Selling More Cars to Today's Car Buyers
At the car dealership. At the mall by the retail employees. By the homeless person on the corner holding up the best sign. Competition for our attention is constant, and car sales is no exception. We've been understandably worn down. The only route is to adapt and overcome, and the solution is quite intuitive — simply be yourself and see yourself in others when you're selling them a car. Really, let them sell you on the best vehicle you have to offer, then everything will fall into place.
Focus on Low-Pressure Car Selling
The best way to explain low-pressure selling is by considering what it is not — that is, it is not high-pressure selling. But what exactly is high-pressure selling? The definition is hard to pin down, but it revolves around a feeling we all agree we get when we're under its influence. High-pressure selling creates the urge to buy artificially instead of nurturing an already-present organic urge to buy. You may end up landing the sale of the car, but the customer will feel cheated afterwards, leading to dents in your reputation and the reputation of your dealership. If you do everything in your power to compliment the existing urge to buy a car, and after through discussion honestly find out your dealership has a great product to offer a potential customer, you will likely land the sale and a pile of goodwill to boot.
Get in Touch With Your Conscience
Old Timers on your lot will rail against conscience, but for the customer of today it may be the most important element to locking in the sale of a vehicle. You know customers are wary of car salesmen because of their personal experience and the number of myths and stereotypes surrounding the profession. Car salesmen are up there with lawyers as the most hated service providers. Yet people need cars, so they show up at your dealership.
If you have a big conscience you probably find selling hard in the sense that you feel guilt, whether you're dishonest or not. You're at least upselling customers on the extras and that can feel like pushing. Simply be yourself, speak honestly to your customers as if they were your good friends, and you'll lead your dealership in car sales. This doesn't mean do not control your customer, just that you need to take into account their perspective. If you don't have much of a conscience and you're leaning towards the hard sell, stay quiet. Understand customers want to be guided according to their wishes, not according to yours. If you don't listen to their wishes they'll find someone who does.
Connect Customers' Lives to Your Own
This may seem like the same advice as understanding your customer, but it's more nuanced. Academically it's simple to think you understand a customer looking for a car, but to stay properly motivated you need to draw connections to points in your own life. Throughout your conversation with a potential car buyer, pick out anecdotes they share with you that relate to your personal experiences. You will bond with the potential car buyer on more than an academic level, more deeply than relating for the sake of relating in order to move a prospect towards signing. This is particularly useful for those who have a difficult time being genuine in the context of a sales situation.
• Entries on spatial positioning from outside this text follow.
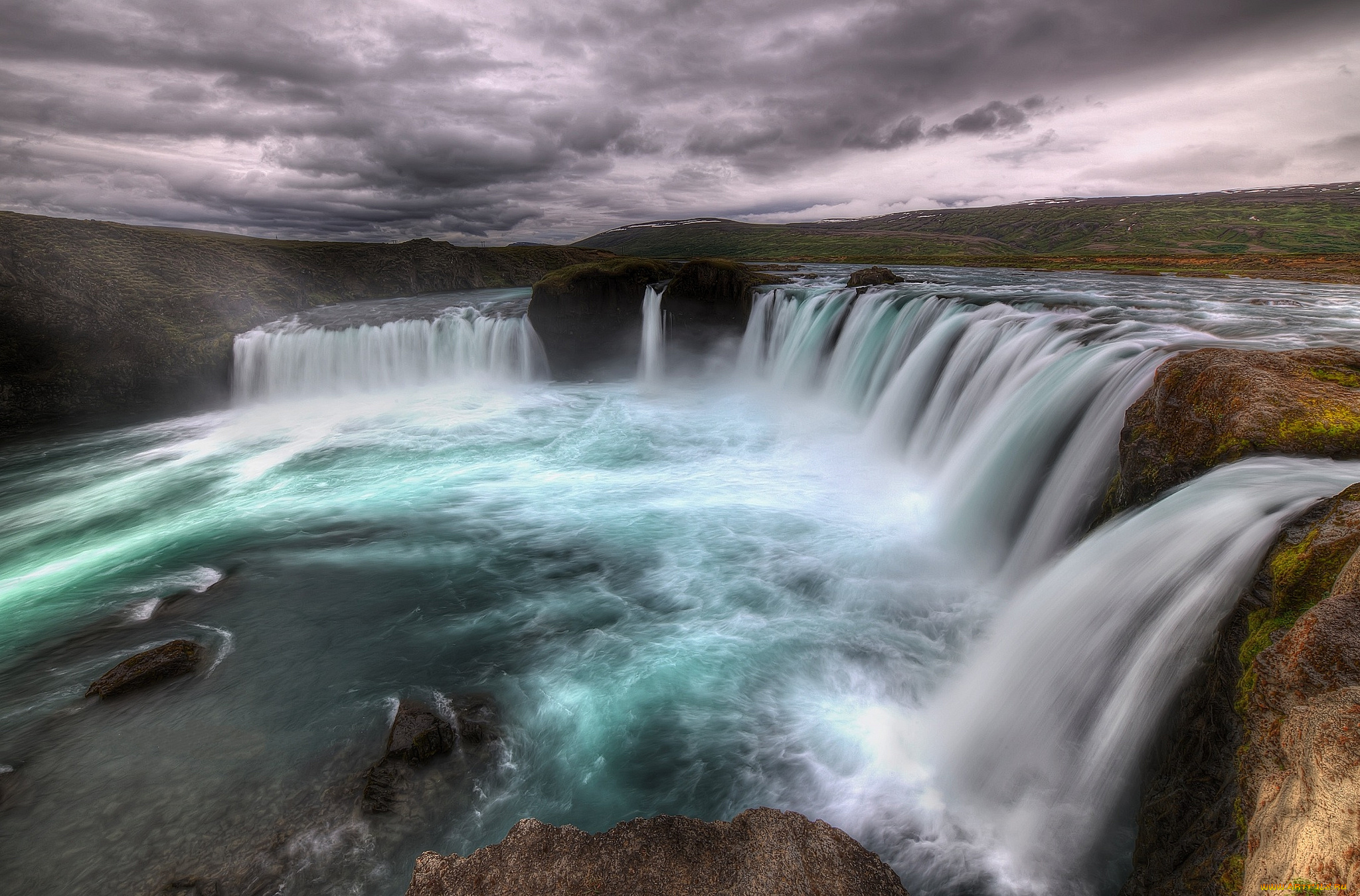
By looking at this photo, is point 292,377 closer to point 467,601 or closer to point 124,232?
point 124,232

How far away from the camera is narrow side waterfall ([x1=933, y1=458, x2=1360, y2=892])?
14.5 ft

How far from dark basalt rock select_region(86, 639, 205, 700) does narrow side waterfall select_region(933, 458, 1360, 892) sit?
940cm

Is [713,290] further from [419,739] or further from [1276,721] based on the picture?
[1276,721]

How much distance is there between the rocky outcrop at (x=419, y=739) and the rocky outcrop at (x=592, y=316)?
21.6 metres

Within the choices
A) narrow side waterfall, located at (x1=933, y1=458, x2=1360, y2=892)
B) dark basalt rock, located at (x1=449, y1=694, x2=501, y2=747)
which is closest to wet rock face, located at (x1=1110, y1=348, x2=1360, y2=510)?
narrow side waterfall, located at (x1=933, y1=458, x2=1360, y2=892)

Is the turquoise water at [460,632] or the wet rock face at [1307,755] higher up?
the wet rock face at [1307,755]

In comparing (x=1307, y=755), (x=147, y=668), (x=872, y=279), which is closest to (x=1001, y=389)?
(x=1307, y=755)

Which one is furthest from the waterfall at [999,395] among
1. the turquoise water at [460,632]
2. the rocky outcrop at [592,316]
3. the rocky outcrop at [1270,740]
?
the rocky outcrop at [592,316]

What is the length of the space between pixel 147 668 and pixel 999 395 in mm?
15026

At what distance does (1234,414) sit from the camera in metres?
5.73

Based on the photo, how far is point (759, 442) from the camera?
17234 millimetres

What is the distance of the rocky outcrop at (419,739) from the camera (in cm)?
543

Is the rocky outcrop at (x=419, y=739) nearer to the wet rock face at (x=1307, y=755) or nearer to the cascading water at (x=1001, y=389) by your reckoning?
the wet rock face at (x=1307, y=755)

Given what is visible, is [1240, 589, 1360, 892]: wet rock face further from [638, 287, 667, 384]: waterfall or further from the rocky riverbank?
[638, 287, 667, 384]: waterfall
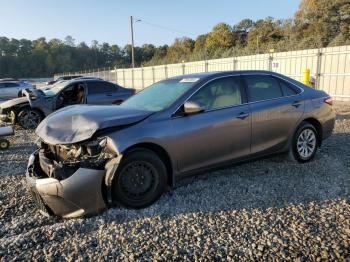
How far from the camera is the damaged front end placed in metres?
3.46

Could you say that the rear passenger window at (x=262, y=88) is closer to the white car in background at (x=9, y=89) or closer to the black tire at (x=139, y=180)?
the black tire at (x=139, y=180)

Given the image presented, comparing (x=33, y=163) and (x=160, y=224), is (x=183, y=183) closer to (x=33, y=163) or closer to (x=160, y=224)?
(x=160, y=224)

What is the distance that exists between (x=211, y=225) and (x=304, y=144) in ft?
9.18

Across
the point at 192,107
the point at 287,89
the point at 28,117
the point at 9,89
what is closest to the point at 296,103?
the point at 287,89

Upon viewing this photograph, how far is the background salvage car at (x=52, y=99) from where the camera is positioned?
9.98m

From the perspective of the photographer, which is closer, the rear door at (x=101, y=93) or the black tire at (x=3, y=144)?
the black tire at (x=3, y=144)

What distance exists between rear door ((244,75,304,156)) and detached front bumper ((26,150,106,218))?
7.72ft

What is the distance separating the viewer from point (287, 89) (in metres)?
5.31

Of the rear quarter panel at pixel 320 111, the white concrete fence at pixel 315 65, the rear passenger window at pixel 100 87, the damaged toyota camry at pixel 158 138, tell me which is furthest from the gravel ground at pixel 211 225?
the white concrete fence at pixel 315 65

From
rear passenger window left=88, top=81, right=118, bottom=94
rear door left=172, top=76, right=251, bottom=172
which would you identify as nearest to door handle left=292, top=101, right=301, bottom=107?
rear door left=172, top=76, right=251, bottom=172

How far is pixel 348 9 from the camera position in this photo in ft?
117

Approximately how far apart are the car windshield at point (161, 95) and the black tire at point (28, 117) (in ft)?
20.3

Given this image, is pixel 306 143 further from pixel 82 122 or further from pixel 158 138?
pixel 82 122

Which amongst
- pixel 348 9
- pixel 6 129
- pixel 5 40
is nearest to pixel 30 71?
pixel 5 40
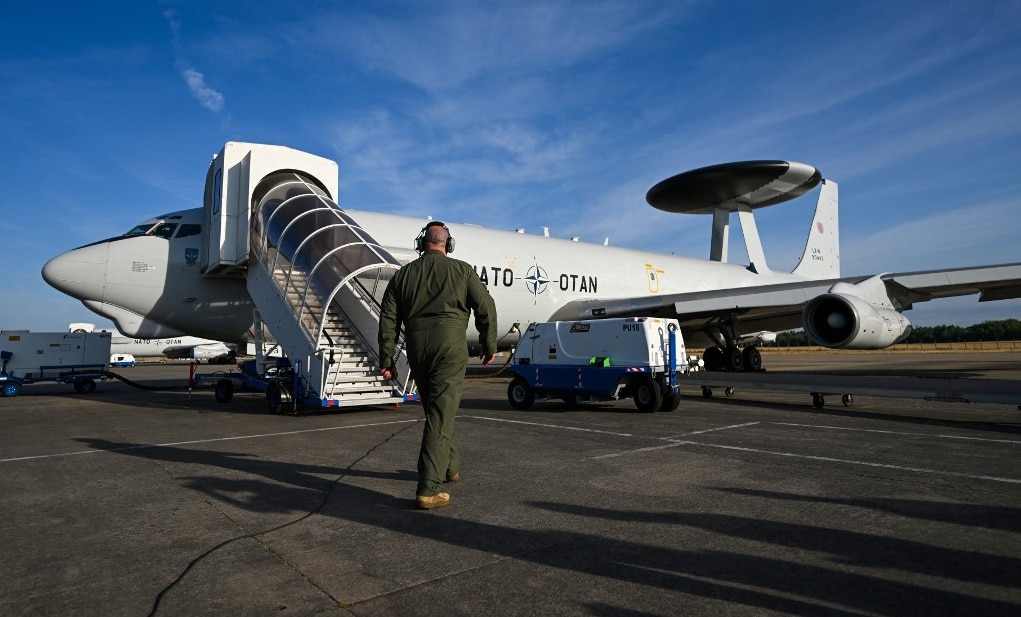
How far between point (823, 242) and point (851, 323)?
2237 centimetres

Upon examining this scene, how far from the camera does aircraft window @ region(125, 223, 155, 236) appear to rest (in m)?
13.6

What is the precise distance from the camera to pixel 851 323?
1223 cm

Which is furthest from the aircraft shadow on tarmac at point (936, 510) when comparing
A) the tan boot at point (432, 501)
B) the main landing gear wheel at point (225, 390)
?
the main landing gear wheel at point (225, 390)

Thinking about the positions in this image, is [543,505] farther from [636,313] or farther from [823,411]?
[636,313]

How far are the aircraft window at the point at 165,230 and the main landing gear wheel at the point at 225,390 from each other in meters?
3.64

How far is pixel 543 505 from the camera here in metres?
4.33

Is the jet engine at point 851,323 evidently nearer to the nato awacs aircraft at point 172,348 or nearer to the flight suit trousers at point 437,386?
the flight suit trousers at point 437,386

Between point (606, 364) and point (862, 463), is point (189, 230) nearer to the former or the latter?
point (606, 364)

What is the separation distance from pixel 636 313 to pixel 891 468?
13417mm

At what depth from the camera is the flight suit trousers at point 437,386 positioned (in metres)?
4.34

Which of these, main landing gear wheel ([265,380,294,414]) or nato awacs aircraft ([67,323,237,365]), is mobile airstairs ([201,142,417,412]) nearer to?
main landing gear wheel ([265,380,294,414])

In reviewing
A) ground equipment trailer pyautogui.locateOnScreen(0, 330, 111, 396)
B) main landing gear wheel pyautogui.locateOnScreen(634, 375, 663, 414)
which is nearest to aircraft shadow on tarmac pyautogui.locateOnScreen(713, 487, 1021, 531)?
main landing gear wheel pyautogui.locateOnScreen(634, 375, 663, 414)

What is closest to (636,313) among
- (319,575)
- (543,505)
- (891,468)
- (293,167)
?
(293,167)

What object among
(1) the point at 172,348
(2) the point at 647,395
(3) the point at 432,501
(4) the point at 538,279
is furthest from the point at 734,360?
(1) the point at 172,348
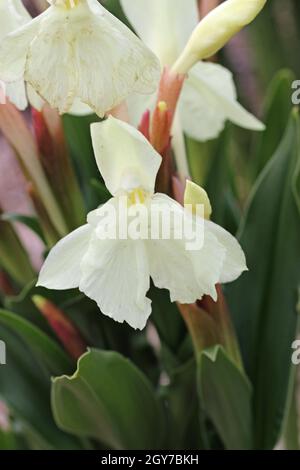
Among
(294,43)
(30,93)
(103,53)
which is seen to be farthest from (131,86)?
(294,43)

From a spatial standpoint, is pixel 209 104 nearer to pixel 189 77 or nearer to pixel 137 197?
pixel 189 77

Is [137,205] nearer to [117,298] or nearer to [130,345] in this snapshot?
[117,298]

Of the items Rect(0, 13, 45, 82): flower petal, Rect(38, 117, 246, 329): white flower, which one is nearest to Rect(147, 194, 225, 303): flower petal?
Rect(38, 117, 246, 329): white flower

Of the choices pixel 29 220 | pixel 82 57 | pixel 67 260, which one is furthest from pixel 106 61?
pixel 29 220

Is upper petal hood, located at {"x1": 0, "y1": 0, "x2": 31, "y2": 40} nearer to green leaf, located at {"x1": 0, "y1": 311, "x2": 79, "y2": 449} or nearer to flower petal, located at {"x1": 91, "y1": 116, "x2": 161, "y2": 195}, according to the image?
flower petal, located at {"x1": 91, "y1": 116, "x2": 161, "y2": 195}

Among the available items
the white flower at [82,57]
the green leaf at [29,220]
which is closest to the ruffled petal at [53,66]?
the white flower at [82,57]
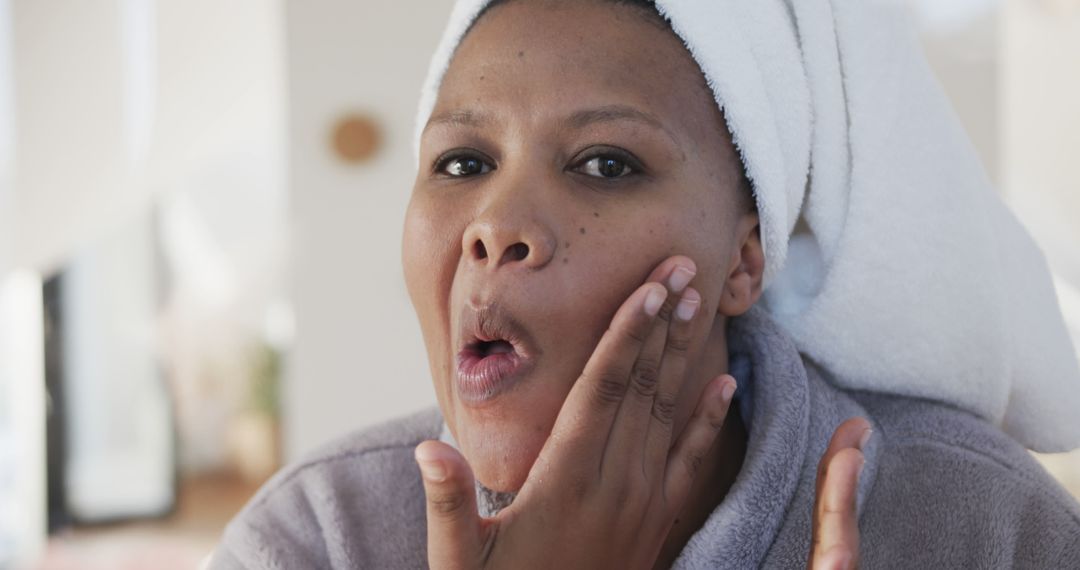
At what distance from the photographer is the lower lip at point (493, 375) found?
786 millimetres

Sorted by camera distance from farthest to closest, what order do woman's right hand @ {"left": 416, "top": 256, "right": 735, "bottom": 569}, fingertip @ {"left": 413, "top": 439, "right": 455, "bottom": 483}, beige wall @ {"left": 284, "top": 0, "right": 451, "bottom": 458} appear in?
beige wall @ {"left": 284, "top": 0, "right": 451, "bottom": 458}
woman's right hand @ {"left": 416, "top": 256, "right": 735, "bottom": 569}
fingertip @ {"left": 413, "top": 439, "right": 455, "bottom": 483}

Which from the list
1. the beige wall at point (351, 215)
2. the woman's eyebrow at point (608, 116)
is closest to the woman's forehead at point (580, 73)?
the woman's eyebrow at point (608, 116)

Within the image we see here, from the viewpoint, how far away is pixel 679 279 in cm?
78

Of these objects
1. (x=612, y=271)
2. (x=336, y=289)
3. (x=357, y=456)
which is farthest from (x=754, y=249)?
(x=336, y=289)

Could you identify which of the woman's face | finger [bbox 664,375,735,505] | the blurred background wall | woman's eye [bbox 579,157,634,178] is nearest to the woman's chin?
the woman's face

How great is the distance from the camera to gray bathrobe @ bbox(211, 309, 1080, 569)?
845mm

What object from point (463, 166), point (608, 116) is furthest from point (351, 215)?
point (608, 116)

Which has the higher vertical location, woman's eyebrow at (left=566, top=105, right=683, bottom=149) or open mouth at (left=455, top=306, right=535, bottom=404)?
woman's eyebrow at (left=566, top=105, right=683, bottom=149)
Also, it will lead you to sharing aspects of your life and to the creation of great follow-up questions which will put your prospect at ease. When they see a bit of themselves in you, they'll feel like there's little chance to get a bad deal.
Curate Your Proposed Car Sales Selection
Now, when it comes to closing the deal and your car sales, your potential car buyer will do a lot of this work for you by telling you they want a family car, or a fun second car, or an off-road vehicle for outdoor adventures — but there's still a lot to choose from within the confines of each vehicle niche. Your buyer probably doesn't know exactly what they want, particularly when it comes to the array of features options now available on all makes and models. As a result it can be tempting to provide too large a selection, which leads to a lack of your persuasive ability because the buyer is flummoxed. The solution? Curate your proposed selection according to the particular buyer's needs and wants. They'll have an easier time picking out a particular vehicle and you'll be more likely to land the car sale.